浦戸湾は、室町の昔より港として栄え、往時の外国の地図に、その名がちゃんとでてくる港でした。明治になって、蒸気船が大阪や東京と行き来するようになり、文字通り高知の表玄関として発展。
しかし、大型船を横付けできる岸壁がなかったので、湾内に停泊した大型船から、はしけで、ヒトや荷物を運びよりました。
明治30年頃、潮江地区の土地を埋め立てて岸壁にし、浮き桟橋で乗り降り積み降ろしができるようになったそうです。それは、今の、土電桟橋線の終点、桟橋5丁目界隈にかありません。そこには「さんばし公園」という、住民憩いの公園まで整備されちょったそうです。

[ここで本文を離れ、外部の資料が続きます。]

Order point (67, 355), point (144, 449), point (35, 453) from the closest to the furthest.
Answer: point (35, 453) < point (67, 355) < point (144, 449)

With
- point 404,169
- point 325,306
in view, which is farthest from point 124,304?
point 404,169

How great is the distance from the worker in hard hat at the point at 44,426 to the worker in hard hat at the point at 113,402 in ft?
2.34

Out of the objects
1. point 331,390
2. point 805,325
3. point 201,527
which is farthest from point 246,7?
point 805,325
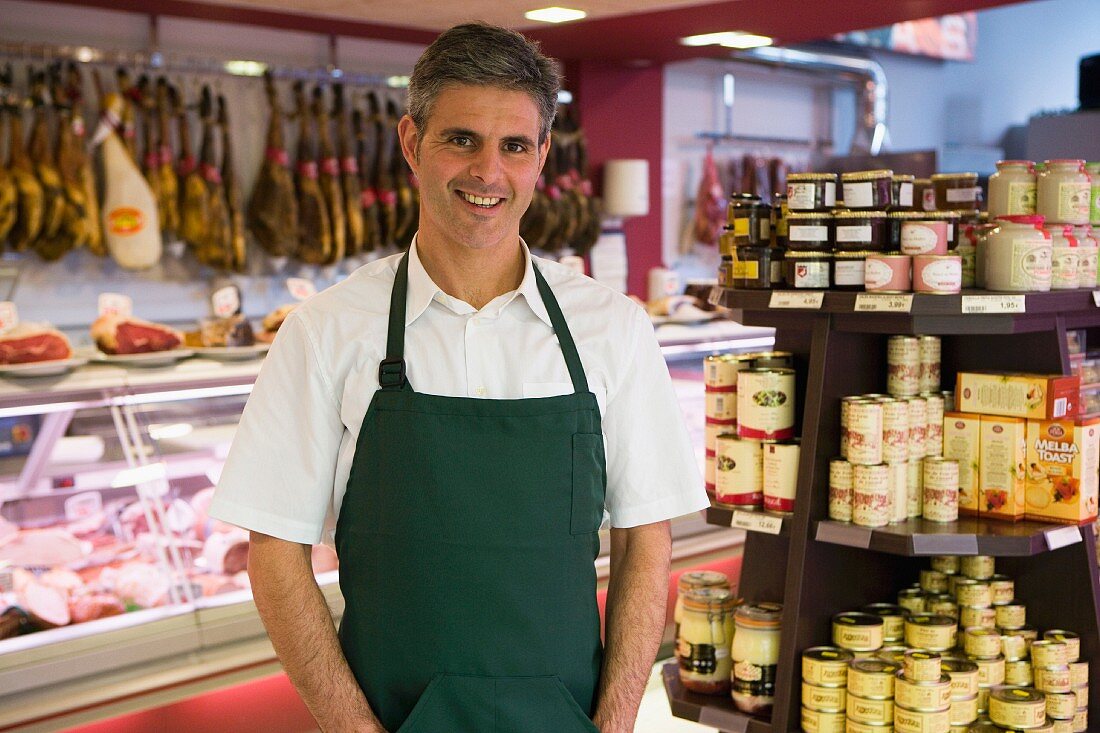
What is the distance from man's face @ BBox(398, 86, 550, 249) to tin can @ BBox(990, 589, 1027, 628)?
2.00 meters

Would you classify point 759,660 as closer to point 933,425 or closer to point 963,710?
point 963,710

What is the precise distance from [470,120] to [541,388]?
466 millimetres

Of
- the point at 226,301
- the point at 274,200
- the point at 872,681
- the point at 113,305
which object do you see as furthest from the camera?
the point at 274,200

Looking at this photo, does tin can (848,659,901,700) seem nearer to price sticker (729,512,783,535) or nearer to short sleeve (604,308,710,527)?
price sticker (729,512,783,535)

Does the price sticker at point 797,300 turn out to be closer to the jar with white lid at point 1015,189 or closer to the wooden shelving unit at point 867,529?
the wooden shelving unit at point 867,529

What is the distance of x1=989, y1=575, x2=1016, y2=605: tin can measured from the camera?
125 inches

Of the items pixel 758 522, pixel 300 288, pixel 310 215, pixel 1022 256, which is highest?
pixel 310 215

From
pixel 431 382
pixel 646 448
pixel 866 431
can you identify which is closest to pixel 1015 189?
pixel 866 431

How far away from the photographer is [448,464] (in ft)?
6.08

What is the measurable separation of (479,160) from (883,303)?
136cm

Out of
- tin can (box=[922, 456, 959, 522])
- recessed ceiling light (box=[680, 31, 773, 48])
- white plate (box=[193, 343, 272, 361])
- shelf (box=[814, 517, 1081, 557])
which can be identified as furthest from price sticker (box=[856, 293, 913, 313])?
recessed ceiling light (box=[680, 31, 773, 48])

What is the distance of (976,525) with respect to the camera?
2.95 metres

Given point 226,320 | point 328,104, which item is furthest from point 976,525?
point 328,104

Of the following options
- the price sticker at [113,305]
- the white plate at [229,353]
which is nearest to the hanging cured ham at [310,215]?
the price sticker at [113,305]
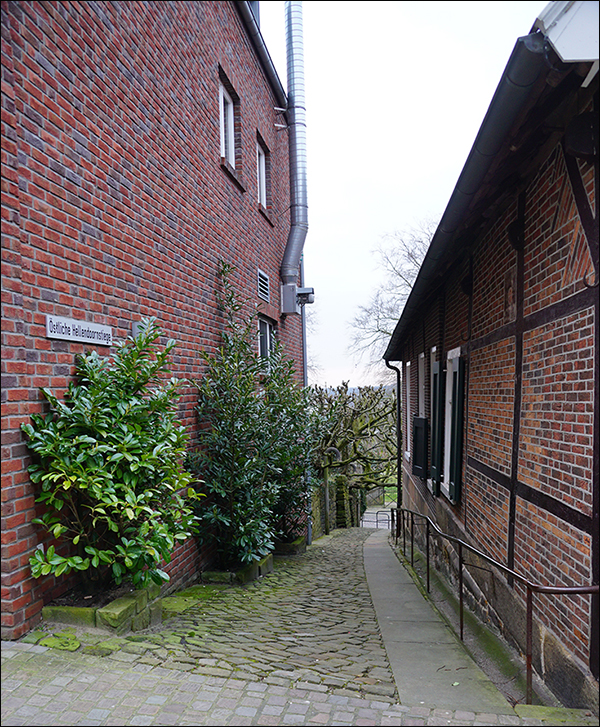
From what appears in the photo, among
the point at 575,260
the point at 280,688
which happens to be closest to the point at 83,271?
the point at 280,688

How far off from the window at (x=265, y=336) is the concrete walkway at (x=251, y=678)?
17.0 ft

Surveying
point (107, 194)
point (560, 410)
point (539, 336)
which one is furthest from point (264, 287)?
point (560, 410)

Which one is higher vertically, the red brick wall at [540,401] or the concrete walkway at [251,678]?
the red brick wall at [540,401]

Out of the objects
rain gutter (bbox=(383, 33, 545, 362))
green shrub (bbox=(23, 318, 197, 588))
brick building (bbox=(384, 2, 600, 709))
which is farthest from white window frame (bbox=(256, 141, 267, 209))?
green shrub (bbox=(23, 318, 197, 588))

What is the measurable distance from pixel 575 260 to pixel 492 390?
7.28 ft

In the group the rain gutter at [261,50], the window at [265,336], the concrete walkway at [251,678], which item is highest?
Result: the rain gutter at [261,50]

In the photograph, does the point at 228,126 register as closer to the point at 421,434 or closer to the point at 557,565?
the point at 421,434

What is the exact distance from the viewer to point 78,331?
151 inches

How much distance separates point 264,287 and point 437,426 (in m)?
3.55

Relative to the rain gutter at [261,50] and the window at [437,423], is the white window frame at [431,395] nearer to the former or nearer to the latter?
the window at [437,423]

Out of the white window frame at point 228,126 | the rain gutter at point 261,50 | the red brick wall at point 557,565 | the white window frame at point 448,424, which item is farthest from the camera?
the rain gutter at point 261,50

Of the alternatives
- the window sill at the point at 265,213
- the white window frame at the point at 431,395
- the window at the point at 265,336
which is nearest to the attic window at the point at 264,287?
the window at the point at 265,336

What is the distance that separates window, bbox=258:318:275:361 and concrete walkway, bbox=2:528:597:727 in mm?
5181

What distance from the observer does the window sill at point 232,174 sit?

明治37年に開通した土電桟橋線は、その桟橋を利用するお客さんを、市内から運ぶために引かれた訳です。もちろん、物資の輸送も担うたのは言うまでもありません。
その後、昭和初期になって、大型船横付けの岸壁が完成。
広谷喜十郎先生の論文によりますれば、昭和初期当時の、大阪〜高知の運賃は、一等が10円80銭、二等が7円20銭、三等が3円60銭で、高知を午後4時に出発して、大阪には翌朝7時半着やったそうです。なるほど。大卒初任給が35円くらいでしょうか。まあまあ高いですな、船賃。
大阪高知特急フェリーは、2005年まで就航しちょりました。何度乗ったことでしょう。便利でした。あの、大阪高知特急フェリーのコマーシャル、覚えちょりますか?たしかこんな台詞。
「高知と大阪を、毎夜9時20分にせえのおで出発、朝7時頃、はやあっちぢゃあ。大阪高知特急フェリー。しょう、のうがエイがちがう。」
細かい所は違うちゅうかも知れませんが、発着の時間はそんな感じやったと思います。戦前の汽船と比べたら、だいぶ速いですな。しかも、安かった。
2等は床にごろ寝で、ちくとのうが悪いので、よく使いよったのが特2等とかいうやつ。これやと、狭いながらもベットで寝れるし、風呂も使える。しょう、のうが良かったです。ぐっすり寝れて、翌朝はすっきり仕事ができました。
そんなことを思い出す、桟橋の朝。